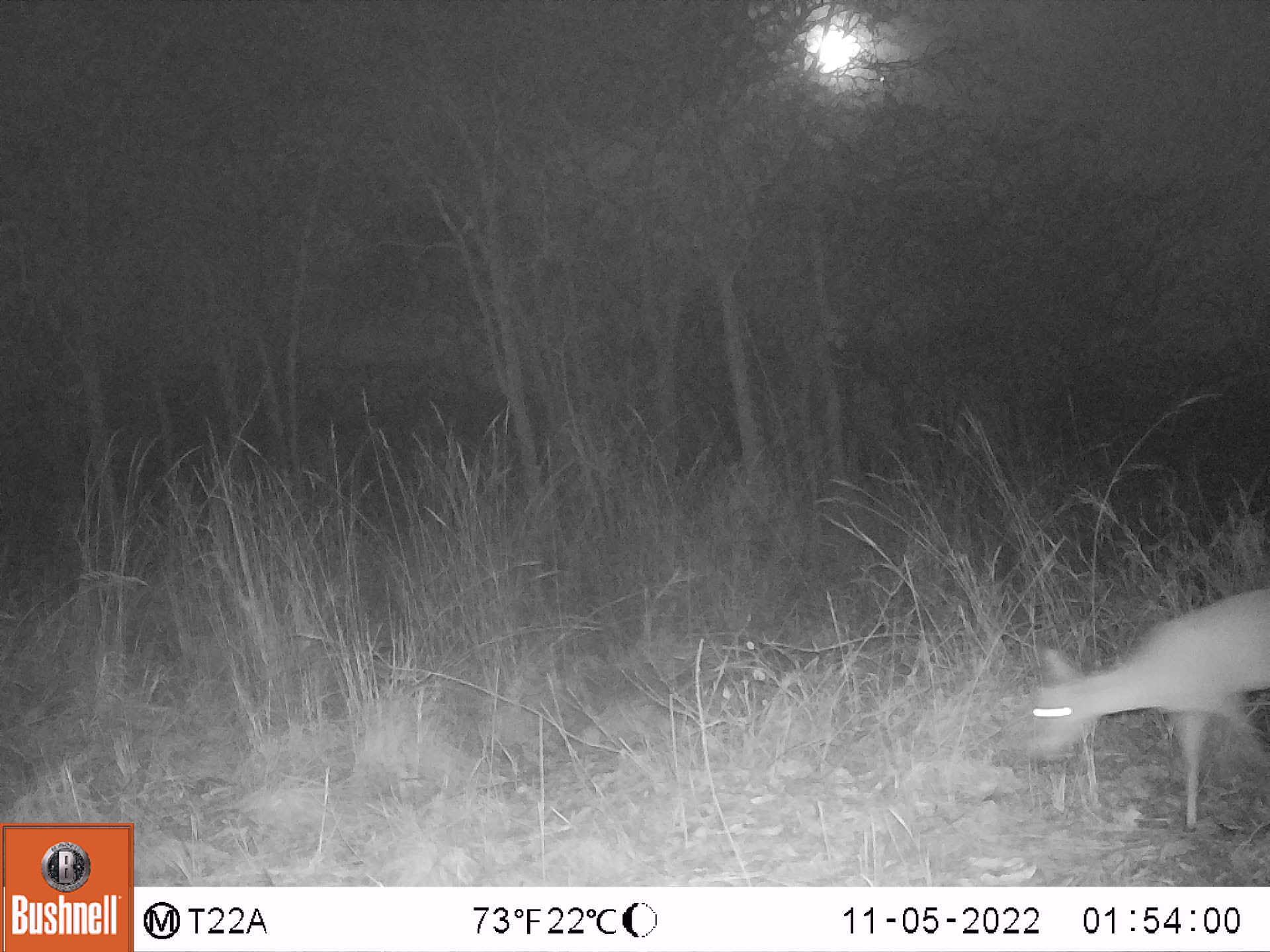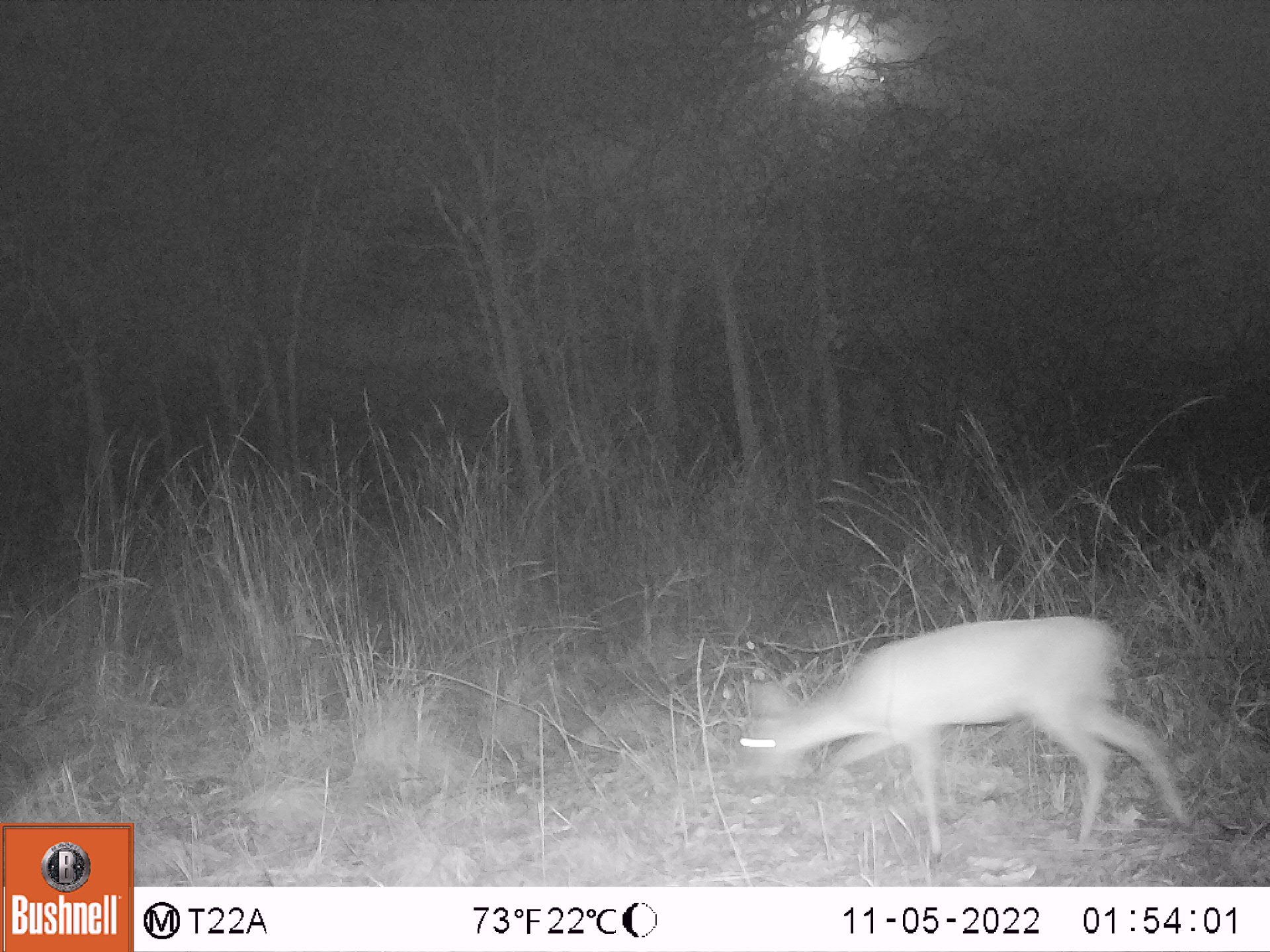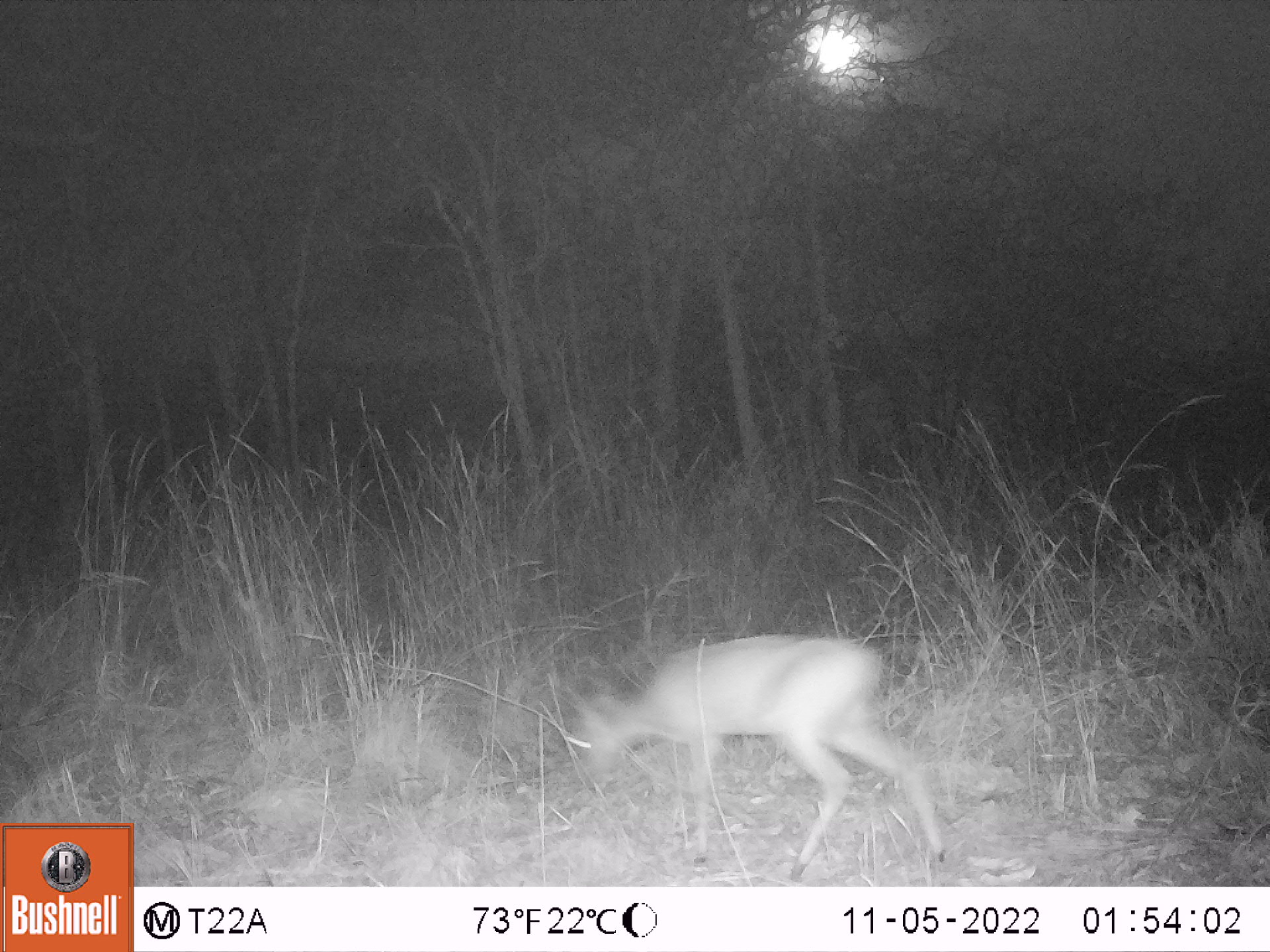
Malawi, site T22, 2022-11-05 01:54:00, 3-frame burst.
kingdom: Animalia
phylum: Chordata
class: Mammalia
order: Artiodactyla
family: Bovidae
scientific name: Antilopinae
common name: small antelope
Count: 1.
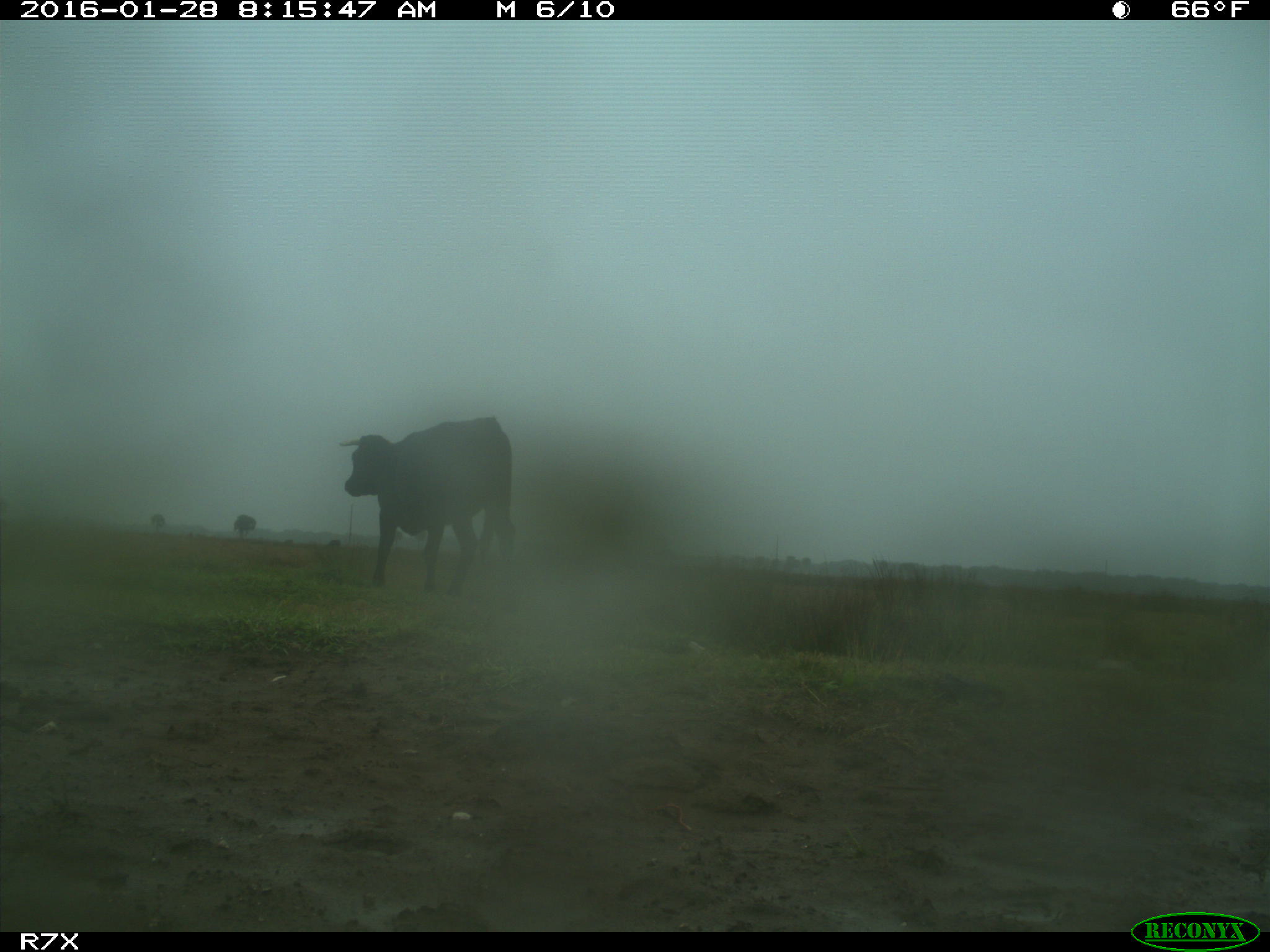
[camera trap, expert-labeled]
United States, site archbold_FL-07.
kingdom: Animalia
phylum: Chordata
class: Mammalia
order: Artiodactyla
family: Bovidae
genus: Bos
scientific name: Bos taurus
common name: domestic cow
Bos taurus (domestic cow).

########

WHAT IS BEING ASKED — Where a record holds a picture, skip the picture and copy everything else exactly.

ANSWER SECTION —
Malawi, site T22, 2022-11-05 01:54:00, 3-frame burst.
kingdom: Animalia
phylum: Chordata
class: Mammalia
order: Artiodactyla
family: Bovidae
scientific name: Antilopinae
common name: small antelope
Count: 1.
[camera trap, expert-labeled]
United States, site archbold_FL-07.
kingdom: Animalia
phylum: Chordata
class: Mammalia
order: Artiodactyla
family: Bovidae
genus: Bos
scientific name: Bos taurus
common name: domestic cow
Bos taurus (domestic cow).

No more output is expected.